Девушка с наигранным наслаждением затянулась, выдохнула дымное и медленное «мерзость» и метко запустила бычком в сардинницу. Затем, повертев в руках деревянную штуковину, которую раньше прятала за спиной, сунула ее в зубы.
— Это что еще? — подозрительно сощурилась Котик. — Где ты откопала трубку?
— Это не трубка, — отрезала Алиса и, шурша платьем, грациозно удалилась в дом.
— Дети, — скорбно протянула Котик, возведя пуговичные очи горе, и не без наслаждения свернула окурку шею.
Я понимающе кивнул.
— Вы должны с ней поговорить.
— Но я не уверен…
— А я уверена. Сами видите, меня она не слушает. Пупсик для нее тоже не авторитет. Кто, если не вы?

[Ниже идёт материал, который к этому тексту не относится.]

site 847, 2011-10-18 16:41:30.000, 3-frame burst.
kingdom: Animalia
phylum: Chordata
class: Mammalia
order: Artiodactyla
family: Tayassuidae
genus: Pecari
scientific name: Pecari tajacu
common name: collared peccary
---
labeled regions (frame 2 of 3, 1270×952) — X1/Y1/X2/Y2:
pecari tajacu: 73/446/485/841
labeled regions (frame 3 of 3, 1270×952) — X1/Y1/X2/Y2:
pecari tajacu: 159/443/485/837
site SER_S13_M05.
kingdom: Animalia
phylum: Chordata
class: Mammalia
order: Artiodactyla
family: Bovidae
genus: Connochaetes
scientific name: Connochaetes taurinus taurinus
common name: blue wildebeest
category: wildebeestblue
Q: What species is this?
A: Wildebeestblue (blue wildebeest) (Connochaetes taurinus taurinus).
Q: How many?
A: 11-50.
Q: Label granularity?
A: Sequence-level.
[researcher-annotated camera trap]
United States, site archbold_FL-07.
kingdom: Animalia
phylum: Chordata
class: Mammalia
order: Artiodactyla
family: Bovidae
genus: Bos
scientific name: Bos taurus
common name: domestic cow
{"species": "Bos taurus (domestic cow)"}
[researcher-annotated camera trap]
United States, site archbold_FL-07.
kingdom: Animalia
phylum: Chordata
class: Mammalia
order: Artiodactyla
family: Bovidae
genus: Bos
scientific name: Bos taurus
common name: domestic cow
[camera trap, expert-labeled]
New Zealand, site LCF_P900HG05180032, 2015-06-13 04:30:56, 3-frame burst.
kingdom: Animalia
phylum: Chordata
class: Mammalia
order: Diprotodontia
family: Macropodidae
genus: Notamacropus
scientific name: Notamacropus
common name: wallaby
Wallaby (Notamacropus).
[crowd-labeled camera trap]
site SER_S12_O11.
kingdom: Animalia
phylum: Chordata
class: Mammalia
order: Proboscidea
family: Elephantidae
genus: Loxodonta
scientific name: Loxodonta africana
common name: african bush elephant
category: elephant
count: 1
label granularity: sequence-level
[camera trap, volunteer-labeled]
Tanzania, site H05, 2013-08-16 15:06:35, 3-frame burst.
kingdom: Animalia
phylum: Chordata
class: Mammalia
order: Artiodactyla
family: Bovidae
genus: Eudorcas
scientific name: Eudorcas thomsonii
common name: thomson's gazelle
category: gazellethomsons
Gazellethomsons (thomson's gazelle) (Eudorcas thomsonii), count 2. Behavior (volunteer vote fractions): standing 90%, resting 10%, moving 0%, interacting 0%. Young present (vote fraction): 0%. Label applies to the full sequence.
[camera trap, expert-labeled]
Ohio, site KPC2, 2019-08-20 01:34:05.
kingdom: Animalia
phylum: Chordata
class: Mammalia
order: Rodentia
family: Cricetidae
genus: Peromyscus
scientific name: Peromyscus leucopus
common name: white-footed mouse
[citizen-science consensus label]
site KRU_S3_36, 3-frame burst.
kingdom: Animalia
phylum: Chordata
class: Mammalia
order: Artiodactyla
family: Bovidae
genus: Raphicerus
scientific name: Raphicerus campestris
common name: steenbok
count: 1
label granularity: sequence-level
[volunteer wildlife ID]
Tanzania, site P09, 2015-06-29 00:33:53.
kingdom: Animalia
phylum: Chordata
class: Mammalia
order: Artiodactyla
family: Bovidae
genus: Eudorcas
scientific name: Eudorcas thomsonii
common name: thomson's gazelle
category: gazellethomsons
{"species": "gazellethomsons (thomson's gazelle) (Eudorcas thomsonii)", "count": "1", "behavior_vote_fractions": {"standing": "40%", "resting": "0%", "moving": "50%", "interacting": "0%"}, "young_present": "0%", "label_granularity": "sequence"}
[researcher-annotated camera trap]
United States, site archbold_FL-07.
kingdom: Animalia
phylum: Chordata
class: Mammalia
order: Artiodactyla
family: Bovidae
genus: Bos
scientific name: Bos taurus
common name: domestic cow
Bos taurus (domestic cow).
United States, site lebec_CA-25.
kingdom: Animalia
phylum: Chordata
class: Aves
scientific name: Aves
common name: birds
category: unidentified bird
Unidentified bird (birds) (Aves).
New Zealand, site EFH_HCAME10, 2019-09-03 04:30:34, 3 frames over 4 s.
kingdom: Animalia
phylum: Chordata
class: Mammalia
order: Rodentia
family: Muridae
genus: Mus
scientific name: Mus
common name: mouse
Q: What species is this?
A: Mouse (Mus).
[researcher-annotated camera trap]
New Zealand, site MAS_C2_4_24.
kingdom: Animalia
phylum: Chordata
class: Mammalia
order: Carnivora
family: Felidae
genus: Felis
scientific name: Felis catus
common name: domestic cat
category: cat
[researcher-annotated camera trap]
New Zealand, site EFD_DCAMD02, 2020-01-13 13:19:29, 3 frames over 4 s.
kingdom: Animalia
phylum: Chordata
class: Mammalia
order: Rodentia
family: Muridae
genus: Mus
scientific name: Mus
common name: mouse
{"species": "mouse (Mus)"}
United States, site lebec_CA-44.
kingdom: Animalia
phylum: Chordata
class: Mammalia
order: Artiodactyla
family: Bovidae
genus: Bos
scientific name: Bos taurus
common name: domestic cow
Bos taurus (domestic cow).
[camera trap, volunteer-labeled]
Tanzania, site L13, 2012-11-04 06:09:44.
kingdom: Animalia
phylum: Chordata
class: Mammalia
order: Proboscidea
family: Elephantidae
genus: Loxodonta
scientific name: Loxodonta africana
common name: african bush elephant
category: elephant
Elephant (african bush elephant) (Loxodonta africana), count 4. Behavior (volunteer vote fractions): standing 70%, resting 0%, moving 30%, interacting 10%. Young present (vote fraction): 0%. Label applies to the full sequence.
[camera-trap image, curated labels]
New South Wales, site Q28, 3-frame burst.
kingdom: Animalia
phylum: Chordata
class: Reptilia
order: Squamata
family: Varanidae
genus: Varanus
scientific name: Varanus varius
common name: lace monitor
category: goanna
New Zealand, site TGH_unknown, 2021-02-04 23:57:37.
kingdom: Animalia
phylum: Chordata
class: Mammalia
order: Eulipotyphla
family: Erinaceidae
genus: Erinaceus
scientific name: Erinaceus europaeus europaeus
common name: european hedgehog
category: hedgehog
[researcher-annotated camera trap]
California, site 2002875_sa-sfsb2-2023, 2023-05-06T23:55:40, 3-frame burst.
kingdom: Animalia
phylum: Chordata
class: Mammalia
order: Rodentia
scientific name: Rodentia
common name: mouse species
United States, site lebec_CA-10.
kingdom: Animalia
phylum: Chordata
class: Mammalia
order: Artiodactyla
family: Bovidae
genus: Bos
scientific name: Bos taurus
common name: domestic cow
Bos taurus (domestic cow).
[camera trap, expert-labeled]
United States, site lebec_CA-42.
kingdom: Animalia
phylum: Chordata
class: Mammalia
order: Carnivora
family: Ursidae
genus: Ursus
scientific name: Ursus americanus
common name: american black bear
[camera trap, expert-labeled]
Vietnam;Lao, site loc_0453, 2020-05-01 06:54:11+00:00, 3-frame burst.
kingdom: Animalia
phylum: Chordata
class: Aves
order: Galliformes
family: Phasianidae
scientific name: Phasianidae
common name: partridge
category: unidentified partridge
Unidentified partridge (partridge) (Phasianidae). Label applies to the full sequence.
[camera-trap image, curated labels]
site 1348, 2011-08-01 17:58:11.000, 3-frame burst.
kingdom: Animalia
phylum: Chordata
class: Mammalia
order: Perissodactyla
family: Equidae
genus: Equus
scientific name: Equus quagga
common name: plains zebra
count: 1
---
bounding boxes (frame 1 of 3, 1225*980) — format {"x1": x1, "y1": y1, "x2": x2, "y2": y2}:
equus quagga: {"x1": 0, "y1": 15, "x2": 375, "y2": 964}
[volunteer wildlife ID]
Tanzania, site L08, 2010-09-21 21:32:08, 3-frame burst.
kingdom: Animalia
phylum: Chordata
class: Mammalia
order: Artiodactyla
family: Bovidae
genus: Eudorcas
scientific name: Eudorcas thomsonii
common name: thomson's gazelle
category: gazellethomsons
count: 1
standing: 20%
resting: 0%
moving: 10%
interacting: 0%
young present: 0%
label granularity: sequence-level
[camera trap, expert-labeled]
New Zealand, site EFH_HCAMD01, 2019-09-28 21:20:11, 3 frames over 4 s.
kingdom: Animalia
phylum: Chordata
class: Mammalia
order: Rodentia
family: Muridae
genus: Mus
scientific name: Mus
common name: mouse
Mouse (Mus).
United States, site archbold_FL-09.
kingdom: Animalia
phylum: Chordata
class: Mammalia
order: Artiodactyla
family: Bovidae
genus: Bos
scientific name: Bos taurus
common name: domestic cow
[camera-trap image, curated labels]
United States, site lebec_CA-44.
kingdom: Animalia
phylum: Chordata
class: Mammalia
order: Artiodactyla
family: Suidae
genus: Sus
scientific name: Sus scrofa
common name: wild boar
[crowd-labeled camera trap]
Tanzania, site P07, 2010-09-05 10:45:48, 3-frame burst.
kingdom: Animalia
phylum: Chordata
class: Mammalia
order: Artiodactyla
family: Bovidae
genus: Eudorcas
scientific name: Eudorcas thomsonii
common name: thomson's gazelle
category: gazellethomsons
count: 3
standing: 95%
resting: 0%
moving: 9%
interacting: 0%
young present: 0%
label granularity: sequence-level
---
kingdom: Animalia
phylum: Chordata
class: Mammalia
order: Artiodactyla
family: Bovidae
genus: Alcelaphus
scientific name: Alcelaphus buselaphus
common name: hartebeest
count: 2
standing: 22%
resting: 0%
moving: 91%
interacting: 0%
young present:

— Я не думаю, что курение…
— Не курение, дорогуша, а платье. Свадебное платье. Вы должны заставить ее переодеться. Свадьба завтра, но до завтра наряд в тряпочку превратится. Она его носит со вчерашнего дня, мне и Пупсику назло. У нас тут был небольшой скандал… А платье, между прочим, шили вручную, — доверительно зашептала великанша и, перейдя на самый нижний регистр, просипела: — Пятнадцать девушек.